▶ _Exercise brief_
Give the lines again exactly, from the one holding "As seen in the" to the last line of the listing below, both ends included and nothing added.

------------------------------------------------

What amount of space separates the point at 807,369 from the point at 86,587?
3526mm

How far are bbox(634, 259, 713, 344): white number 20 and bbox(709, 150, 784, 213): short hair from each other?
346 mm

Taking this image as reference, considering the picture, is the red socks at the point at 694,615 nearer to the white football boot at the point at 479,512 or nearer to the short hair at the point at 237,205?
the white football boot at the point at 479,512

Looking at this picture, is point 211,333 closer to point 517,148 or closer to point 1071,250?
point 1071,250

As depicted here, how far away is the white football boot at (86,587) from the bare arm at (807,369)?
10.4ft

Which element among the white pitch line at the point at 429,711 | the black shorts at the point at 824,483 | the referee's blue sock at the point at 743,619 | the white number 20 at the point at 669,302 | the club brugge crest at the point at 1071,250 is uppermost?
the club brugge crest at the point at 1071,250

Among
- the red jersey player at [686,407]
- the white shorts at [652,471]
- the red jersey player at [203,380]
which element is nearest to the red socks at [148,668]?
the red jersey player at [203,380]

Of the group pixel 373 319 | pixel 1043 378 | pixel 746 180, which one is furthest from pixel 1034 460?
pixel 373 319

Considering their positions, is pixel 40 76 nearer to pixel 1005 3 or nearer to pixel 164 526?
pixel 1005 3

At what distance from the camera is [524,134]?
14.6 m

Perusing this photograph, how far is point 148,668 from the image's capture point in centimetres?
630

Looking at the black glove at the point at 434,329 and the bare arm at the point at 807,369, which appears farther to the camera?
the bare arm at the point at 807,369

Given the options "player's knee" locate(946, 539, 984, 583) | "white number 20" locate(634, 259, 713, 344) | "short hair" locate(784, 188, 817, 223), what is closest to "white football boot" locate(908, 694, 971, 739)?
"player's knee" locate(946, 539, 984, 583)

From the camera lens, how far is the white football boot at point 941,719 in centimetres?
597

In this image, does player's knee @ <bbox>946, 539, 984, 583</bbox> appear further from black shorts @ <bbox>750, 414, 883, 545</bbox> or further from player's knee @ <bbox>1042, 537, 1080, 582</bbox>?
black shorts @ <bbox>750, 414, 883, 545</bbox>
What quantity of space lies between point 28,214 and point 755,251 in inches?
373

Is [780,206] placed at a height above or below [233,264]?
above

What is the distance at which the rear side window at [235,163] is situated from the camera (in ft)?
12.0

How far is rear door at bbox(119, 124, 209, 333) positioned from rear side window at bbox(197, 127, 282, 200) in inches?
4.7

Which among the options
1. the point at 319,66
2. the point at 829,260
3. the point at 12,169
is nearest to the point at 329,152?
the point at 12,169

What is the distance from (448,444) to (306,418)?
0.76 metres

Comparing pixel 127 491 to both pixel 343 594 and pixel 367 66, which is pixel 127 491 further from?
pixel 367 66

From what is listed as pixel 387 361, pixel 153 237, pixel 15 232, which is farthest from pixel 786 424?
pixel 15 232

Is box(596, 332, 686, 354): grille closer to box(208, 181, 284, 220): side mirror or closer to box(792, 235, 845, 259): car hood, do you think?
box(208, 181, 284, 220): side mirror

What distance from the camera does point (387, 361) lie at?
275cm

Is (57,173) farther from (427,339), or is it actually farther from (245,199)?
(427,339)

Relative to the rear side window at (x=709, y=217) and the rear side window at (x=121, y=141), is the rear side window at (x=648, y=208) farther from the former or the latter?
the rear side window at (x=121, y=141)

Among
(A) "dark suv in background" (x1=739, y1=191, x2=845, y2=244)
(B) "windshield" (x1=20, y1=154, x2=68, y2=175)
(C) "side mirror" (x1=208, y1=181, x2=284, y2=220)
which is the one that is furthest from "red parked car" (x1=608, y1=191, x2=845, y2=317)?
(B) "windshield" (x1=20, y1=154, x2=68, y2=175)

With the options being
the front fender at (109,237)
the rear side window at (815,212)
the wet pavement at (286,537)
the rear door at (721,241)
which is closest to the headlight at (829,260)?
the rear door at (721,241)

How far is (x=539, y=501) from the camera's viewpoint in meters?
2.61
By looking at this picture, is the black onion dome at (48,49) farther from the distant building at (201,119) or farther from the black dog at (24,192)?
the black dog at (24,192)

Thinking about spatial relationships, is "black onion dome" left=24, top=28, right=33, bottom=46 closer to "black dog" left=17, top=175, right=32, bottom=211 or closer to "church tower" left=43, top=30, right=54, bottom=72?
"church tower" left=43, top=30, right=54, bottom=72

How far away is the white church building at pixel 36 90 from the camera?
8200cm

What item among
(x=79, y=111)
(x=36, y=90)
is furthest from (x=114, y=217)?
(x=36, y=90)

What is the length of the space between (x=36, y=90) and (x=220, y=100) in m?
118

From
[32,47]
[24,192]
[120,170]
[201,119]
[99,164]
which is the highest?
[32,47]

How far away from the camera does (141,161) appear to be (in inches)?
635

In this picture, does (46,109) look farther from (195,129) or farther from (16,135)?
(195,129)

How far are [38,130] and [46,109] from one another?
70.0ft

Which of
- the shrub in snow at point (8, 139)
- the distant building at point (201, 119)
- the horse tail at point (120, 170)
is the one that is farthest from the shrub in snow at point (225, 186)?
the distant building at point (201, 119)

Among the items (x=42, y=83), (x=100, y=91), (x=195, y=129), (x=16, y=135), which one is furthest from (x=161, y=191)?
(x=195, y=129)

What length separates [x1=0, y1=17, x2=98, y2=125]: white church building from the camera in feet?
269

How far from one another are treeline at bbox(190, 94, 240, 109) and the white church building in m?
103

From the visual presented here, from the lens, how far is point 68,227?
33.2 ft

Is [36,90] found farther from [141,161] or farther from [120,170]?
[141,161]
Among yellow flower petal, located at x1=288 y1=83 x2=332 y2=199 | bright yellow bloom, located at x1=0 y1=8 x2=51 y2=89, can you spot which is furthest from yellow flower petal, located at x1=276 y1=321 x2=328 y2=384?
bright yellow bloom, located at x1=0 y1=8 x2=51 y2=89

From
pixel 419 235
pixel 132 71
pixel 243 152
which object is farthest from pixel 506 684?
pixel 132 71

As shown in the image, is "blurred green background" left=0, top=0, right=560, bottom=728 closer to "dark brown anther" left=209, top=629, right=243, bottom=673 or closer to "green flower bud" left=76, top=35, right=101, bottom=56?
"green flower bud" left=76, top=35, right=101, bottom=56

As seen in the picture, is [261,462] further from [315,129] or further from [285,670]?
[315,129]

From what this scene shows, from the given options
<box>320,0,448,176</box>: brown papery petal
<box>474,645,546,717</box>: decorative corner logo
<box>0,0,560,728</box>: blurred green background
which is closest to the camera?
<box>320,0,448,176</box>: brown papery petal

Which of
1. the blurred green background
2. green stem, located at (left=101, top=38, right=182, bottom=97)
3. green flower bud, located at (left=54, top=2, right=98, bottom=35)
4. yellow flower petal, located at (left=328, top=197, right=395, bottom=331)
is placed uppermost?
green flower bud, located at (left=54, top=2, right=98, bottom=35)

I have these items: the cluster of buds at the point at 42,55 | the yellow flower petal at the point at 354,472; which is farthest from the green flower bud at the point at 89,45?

------------------------------------------------

▶ _Output below_
As seen in the picture, is [261,462] further from [315,129] or further from [285,670]?
[315,129]

From what this scene shows, from the given options
<box>320,0,448,176</box>: brown papery petal
<box>474,645,546,717</box>: decorative corner logo
<box>0,0,560,728</box>: blurred green background
which is closest to the camera?
<box>320,0,448,176</box>: brown papery petal

Which of
1. the blurred green background
2. green stem, located at (left=101, top=38, right=182, bottom=97)
3. green flower bud, located at (left=54, top=2, right=98, bottom=35)
4. yellow flower petal, located at (left=328, top=197, right=395, bottom=331)
is placed uppermost?
green flower bud, located at (left=54, top=2, right=98, bottom=35)

I have these items: the cluster of buds at the point at 42,55 | the yellow flower petal at the point at 354,472; which is farthest from the green flower bud at the point at 89,45?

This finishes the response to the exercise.